◆ OEFENTEKST

'Generale Caart van de Provintie Suriname', door Alexander de Lavaux, 1737. Suriname in de eerste helft van de 18de eeuw. De suiker-, koffie,- en katoenplantages liggen aan de rivieren, die...
'Generale Caart van de Provintie Suriname', door Alexander de Lavaux, 1737. Suriname in de eerste helft van de 18de eeuw. De suiker-, koffie,- en katoenplantages liggen aan de rivieren, die gebruikt werden voor het transport van mensen en goederen. Ook de militaire expedities tegen gevluchte slaven - bosnegers of marons genoemd - zijn weergegeven: brandende hutten, rennende mensen en soldaten. De landmeter-ingenieur André Lavaux nam in 1731 deel aan zo'n strafexpeditie. Hij maakte de kaart in opdracht van de Sociëteit van Suriname, het bestuur van de kolonie. In de randversiering: het wapen van de Sociëteit, geflankeerd door een slaaf en een indiaan en het wapen van de Staten-Generaal. De overige wapens zijn van de elf directeuren en de secretaris van de Sociëteit.

◆ OPDRACHT
Vertaal alsjeblieft de volgende zin uit de tekst over de kaart van Suriname in het Engels: "De overige wapens zijn van de elf directeuren en de secretaris van de Sociëteit."

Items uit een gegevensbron
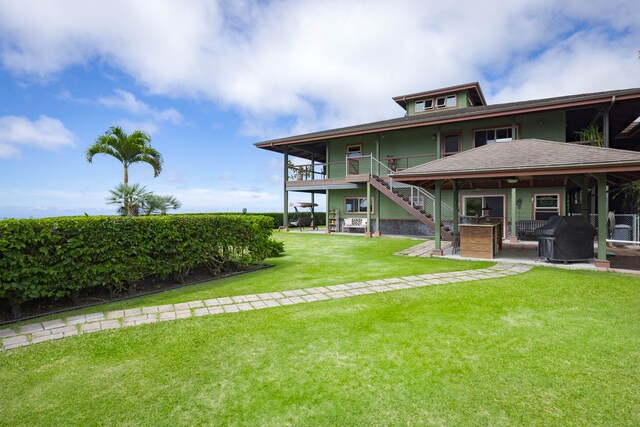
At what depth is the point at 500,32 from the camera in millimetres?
12953

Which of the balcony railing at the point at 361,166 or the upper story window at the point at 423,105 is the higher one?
the upper story window at the point at 423,105

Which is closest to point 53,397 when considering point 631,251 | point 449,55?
point 631,251

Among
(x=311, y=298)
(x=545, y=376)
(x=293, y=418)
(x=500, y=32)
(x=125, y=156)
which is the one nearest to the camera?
(x=293, y=418)

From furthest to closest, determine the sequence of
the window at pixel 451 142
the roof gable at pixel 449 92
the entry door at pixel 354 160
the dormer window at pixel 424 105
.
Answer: the dormer window at pixel 424 105, the entry door at pixel 354 160, the roof gable at pixel 449 92, the window at pixel 451 142

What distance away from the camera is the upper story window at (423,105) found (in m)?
20.1

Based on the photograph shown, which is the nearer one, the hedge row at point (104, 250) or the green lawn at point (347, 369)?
the green lawn at point (347, 369)

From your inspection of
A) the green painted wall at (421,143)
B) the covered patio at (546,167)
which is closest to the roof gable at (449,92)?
the green painted wall at (421,143)

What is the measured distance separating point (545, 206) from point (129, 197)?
16853mm

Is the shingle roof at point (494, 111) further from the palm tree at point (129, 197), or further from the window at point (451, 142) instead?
the palm tree at point (129, 197)

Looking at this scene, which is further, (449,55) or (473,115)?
(449,55)

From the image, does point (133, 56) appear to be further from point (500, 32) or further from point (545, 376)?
point (500, 32)

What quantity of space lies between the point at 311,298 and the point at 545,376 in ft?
10.7

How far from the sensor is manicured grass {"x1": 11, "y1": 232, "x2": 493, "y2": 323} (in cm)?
537

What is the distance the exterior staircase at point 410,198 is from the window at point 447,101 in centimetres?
692
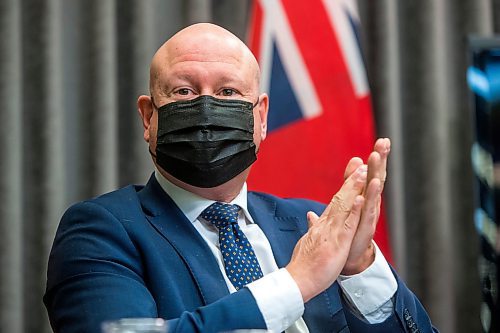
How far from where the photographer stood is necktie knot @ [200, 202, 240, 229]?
170 centimetres

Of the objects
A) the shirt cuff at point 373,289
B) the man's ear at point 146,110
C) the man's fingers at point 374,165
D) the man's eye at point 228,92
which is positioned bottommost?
the shirt cuff at point 373,289

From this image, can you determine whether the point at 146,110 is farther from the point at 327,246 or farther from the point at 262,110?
the point at 327,246

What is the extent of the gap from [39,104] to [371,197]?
4.56ft

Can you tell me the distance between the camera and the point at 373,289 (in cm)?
162

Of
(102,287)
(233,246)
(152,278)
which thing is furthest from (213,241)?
(102,287)

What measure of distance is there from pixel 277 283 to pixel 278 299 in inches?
1.2

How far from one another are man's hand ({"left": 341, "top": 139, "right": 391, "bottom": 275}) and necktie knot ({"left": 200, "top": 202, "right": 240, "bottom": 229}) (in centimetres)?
23

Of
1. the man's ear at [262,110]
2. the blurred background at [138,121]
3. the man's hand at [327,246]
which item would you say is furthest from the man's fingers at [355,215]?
the blurred background at [138,121]

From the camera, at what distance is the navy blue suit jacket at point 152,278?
58.1 inches

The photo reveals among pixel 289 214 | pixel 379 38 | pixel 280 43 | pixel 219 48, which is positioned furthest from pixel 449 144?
pixel 219 48

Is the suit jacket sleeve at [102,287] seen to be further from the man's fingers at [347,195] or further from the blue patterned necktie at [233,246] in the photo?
the man's fingers at [347,195]

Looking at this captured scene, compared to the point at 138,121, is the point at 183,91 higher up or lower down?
higher up

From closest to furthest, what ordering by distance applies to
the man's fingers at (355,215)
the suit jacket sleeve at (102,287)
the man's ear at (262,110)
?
1. the suit jacket sleeve at (102,287)
2. the man's fingers at (355,215)
3. the man's ear at (262,110)

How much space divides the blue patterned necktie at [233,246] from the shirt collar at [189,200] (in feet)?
0.04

◆ ANTWOORD
The remaining coats of arms belong to the eleven directors and the secretary of the Society.